(Dataset excerpts)

*** Block opens ***

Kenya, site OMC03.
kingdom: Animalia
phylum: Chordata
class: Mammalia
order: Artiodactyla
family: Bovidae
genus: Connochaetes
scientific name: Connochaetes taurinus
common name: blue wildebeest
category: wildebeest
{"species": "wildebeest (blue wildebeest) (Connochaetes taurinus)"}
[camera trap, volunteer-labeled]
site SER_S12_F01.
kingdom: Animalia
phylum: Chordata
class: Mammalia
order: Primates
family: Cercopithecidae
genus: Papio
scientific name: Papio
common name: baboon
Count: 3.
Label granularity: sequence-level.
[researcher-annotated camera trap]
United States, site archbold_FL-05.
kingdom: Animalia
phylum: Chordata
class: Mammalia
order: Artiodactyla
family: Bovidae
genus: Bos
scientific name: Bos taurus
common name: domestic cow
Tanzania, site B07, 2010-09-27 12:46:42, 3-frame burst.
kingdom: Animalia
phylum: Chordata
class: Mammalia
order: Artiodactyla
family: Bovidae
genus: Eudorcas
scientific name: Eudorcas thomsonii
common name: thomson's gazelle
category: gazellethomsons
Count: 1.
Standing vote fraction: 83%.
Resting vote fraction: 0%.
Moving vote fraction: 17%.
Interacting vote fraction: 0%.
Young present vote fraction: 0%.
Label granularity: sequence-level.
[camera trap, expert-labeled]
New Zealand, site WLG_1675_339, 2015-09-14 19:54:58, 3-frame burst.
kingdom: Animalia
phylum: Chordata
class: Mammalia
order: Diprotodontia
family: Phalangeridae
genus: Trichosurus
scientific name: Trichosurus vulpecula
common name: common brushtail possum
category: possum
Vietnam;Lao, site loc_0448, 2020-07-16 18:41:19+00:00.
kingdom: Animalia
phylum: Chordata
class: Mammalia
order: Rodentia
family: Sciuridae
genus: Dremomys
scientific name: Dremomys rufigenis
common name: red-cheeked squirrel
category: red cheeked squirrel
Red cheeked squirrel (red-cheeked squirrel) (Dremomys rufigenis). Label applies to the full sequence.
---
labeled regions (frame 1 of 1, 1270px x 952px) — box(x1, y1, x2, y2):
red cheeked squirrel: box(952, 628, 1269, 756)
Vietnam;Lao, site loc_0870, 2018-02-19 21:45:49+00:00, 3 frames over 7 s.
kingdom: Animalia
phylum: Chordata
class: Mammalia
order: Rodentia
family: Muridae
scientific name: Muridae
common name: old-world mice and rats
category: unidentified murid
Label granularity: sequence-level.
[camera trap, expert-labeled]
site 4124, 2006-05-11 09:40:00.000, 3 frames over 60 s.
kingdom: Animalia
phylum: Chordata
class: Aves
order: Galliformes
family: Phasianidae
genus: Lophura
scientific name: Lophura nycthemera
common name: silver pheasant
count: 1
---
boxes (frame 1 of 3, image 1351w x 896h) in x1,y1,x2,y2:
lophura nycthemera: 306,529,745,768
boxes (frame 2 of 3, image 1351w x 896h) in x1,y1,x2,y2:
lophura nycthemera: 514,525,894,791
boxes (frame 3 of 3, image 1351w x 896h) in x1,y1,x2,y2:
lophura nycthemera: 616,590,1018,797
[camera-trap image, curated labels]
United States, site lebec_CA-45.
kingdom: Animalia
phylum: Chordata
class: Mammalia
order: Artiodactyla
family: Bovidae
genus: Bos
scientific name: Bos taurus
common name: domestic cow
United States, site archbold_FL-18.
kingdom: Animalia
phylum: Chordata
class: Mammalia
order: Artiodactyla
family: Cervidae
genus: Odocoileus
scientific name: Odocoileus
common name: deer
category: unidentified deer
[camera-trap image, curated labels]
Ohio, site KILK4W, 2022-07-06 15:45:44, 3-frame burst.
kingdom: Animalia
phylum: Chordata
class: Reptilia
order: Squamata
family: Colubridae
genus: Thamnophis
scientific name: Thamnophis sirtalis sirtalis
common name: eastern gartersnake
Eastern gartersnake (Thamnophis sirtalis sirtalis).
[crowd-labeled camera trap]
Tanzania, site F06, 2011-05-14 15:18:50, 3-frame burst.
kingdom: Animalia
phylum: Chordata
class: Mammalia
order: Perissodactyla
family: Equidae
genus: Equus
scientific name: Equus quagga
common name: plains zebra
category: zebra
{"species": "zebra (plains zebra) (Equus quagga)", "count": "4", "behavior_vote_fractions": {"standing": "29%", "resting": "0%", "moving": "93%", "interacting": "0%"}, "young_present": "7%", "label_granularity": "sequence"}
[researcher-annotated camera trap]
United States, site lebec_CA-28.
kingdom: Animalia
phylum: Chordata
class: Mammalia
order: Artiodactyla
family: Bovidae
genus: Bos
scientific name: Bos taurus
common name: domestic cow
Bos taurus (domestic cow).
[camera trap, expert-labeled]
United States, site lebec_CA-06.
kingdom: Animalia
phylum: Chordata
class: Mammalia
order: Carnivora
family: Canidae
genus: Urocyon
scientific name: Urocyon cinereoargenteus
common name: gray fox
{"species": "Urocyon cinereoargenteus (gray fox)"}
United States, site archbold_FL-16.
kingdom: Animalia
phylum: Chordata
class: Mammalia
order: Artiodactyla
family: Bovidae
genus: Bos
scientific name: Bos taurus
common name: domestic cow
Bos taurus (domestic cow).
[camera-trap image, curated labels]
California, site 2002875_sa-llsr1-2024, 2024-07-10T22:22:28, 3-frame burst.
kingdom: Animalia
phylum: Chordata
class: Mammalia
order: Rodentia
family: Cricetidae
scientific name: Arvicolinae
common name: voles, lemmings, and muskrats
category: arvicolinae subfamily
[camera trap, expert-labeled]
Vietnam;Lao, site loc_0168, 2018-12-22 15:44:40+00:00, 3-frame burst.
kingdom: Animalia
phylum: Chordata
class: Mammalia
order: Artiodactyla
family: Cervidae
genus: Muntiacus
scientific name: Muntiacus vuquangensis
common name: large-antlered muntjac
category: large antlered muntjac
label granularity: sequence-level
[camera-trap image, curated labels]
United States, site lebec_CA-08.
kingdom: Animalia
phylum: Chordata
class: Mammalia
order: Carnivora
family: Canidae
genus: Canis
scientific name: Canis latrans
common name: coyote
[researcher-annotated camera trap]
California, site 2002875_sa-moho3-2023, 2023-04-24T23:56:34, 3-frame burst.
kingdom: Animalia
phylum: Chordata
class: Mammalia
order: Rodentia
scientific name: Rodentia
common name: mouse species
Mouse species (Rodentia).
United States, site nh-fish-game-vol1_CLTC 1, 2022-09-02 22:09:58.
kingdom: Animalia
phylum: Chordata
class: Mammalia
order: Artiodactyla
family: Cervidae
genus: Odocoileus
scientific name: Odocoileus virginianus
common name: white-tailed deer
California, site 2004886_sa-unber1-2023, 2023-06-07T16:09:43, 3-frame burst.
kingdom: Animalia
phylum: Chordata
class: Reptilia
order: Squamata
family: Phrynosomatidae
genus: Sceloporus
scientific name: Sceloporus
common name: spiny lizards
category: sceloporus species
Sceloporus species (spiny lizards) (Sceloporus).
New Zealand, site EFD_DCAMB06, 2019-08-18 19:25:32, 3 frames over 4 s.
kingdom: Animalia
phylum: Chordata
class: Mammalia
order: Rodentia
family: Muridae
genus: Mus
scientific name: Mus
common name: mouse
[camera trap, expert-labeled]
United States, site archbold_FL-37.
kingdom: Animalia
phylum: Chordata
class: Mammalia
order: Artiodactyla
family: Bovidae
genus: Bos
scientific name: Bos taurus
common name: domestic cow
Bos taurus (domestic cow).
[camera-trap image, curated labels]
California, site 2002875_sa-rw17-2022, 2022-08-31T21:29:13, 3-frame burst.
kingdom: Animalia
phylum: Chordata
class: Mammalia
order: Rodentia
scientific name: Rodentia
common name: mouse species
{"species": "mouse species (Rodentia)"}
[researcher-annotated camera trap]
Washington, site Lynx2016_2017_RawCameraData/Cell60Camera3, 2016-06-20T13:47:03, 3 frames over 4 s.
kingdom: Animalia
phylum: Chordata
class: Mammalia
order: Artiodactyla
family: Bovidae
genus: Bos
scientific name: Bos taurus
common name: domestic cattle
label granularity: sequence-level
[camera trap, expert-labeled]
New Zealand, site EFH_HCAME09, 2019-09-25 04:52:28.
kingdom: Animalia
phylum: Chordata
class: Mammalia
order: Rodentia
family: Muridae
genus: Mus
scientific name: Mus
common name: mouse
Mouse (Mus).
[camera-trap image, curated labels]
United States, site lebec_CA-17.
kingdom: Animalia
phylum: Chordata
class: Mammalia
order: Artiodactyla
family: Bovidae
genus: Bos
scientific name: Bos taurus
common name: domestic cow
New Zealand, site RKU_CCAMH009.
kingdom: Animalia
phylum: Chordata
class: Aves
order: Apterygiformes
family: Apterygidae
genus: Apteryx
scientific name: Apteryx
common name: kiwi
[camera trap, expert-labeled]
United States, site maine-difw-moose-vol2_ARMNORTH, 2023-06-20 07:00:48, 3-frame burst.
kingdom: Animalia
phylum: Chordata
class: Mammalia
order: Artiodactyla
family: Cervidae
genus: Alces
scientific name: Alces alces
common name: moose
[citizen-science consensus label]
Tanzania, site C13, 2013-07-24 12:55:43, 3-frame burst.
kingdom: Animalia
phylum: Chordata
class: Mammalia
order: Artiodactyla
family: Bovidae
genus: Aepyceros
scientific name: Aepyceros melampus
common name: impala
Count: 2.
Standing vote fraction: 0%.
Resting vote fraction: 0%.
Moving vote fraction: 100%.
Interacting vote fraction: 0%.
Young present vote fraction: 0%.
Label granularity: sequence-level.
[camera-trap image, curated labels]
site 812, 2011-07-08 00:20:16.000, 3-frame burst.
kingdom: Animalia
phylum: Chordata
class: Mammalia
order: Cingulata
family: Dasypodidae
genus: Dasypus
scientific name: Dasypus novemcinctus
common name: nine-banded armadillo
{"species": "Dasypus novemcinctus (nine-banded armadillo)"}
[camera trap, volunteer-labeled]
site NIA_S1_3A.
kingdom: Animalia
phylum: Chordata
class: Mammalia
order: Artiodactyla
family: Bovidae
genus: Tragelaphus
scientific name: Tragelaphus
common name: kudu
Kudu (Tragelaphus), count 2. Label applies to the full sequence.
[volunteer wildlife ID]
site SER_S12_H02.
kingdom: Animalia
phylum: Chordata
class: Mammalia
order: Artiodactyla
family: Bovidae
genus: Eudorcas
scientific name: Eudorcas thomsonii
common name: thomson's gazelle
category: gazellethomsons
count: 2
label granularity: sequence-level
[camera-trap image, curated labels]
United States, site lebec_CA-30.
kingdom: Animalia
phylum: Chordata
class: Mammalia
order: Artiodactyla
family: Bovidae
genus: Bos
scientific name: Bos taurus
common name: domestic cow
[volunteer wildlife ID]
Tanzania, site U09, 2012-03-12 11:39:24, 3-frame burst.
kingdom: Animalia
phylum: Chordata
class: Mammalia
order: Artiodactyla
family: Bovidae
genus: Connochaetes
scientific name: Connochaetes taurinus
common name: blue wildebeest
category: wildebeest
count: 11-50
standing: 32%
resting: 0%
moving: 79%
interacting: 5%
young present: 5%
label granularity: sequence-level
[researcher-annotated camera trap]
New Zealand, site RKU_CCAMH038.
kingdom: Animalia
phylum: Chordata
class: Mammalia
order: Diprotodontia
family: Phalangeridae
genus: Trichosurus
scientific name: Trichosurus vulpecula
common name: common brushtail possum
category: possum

*** Block closes ***

== AIM OF THE EXERCISE ==
After locating the line that contains "site SER_S12_F01.", please copy exactly every line from the start of the records through it, and nothing else.

== EXERCISE ANSWER ==
Kenya, site OMC03.
kingdom: Animalia
phylum: Chordata
class: Mammalia
order: Artiodactyla
family: Bovidae
genus: Connochaetes
scientific name: Connochaetes taurinus
common name: blue wildebeest
category: wildebeest
{"species": "wildebeest (blue wildebeest) (Connochaetes taurinus)"}
[camera trap, volunteer-labeled]
site SER_S12_F01.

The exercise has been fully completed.